If a connection pool is unable to find an alive node to query against, it
returns a `NoNodesAvailableException`. This is distinct from an exception due to
maximum retries. For example, your cluster may have 10 nodes. You execute a
request and 9 out of the 10 nodes fail due to connection timeouts. The tenth
node succeeds and the query executes. The first nine nodes are marked dead
(depending on the connection pool being used) and their "dead" timers begin
ticking.
When the next request is sent to the client, nodes 1-9 are still considered
"dead", so they are skipped. The request is sent to the only known alive node
(#10), if this node fails, a `NoNodesAvailableException` is returned. You
will note this much less than the `retries` value, because `retries` only
applies to retries against alive nodes. In this case, only one node is known to
be alive, so `NoNodesAvailableException` is returned.
There are several connection pool implementations that you can choose from:
[discrete]
==== staticNoPingConnectionPool (default)
This connection pool maintains a static list of hosts which are assumed to be
alive when the client initializes. If a node fails a request, it is marked as
`dead` for 60 seconds and the next node is tried. After 60 seconds, the node is
revived and put back into rotation. Each additional failed request causes the
dead timeout to increase exponentially.
A successful request resets the "failed ping timeout" counter.
If you wish to explicitly set the `StaticNoPingConnectionPool` implementation,
you may do so with the `setConnectionPool()` method of the ClientBuilder object:
[source,php]
----
$client = ClientBuilder::create()
->setConnectionPool('\Elasticsearch\ConnectionPool\StaticNoPingConnectionPool', [])
->build();
----
Note that the implementation is specified via a namespace path to the class.
[discrete]
==== staticConnectionPool
Identical to the `StaticNoPingConnectionPool`, except it pings nodes before they
are used to determine if they are alive. This may be useful for long-running
scripts but tends to be additional overhead that is unnecessary for average PHP
scripts.
To use the `StaticConnectionPool`:
[source,php]
----
$client = ClientBuilder::create()
->setConnectionPool('\Elasticsearch\ConnectionPool\StaticConnectionPool', [])
->build();
----
Note that the implementation is specified via a namespace path to the class.
[discrete]
==== simpleConnectionPool
The `SimpleConnectionPool` returns the next node as specified by the selector;
it does not track node conditions. It returns nodes either they are dead or
alive. It is a simple pool of static hosts.
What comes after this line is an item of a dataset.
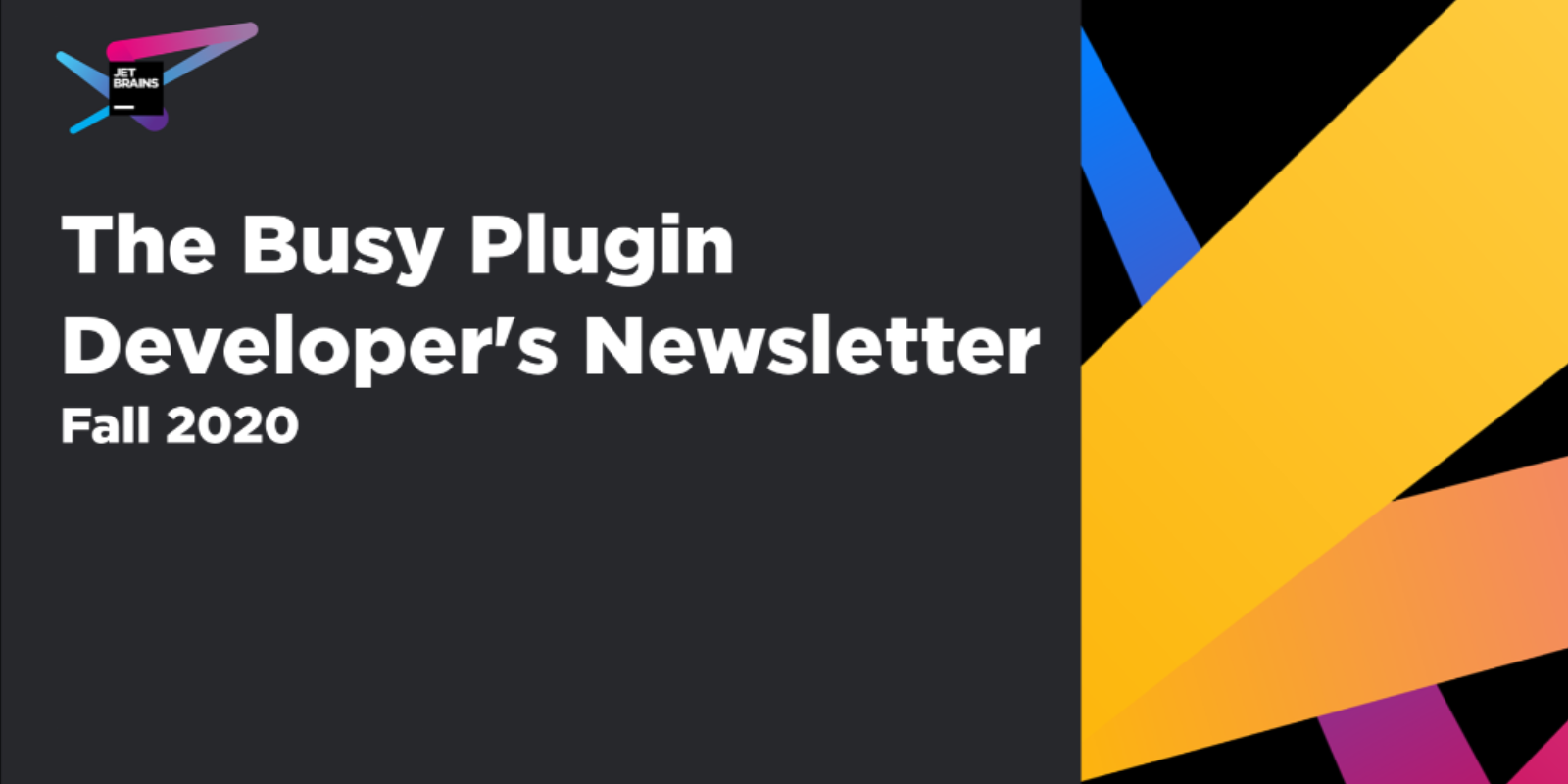 The Busy Plugin Developer's Newsletter - Fall 2020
The `SimpleConnectionPool` is recommended where the Elasticsearch deployment
is located behnd a (reverse-) proxy or load balancer, where the individual
Elasticsearch nodes are not visible to the client. This should be used when
running Elasticsearch deployments on Cloud.
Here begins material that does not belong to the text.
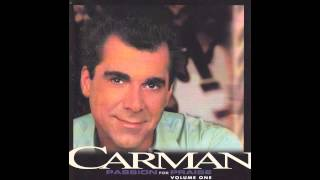 1. Lord, I Lift Your Name on High (Carman: Passion for Praise, Vol. 1)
To use the `SimpleConnectionPool`:
[source,php]
----
$client = ClientBuilder::create()
->setConnectionPool('\Elasticsearch\ConnectionPool\SimpleConnectionPool', [])
->build();
----
Note that the implementation is specified via a namespace path to the class.
[discrete]
==== sniffingConnectionPool
Unlike the two previous static connection pools, this one is dynamic. The user
provides a seed list of hosts, which the client uses to "sniff" and discover the
rest of the cluster by using the Cluster State API. As new nodes are added or
removed from the cluster, the client updates its pool of active connections.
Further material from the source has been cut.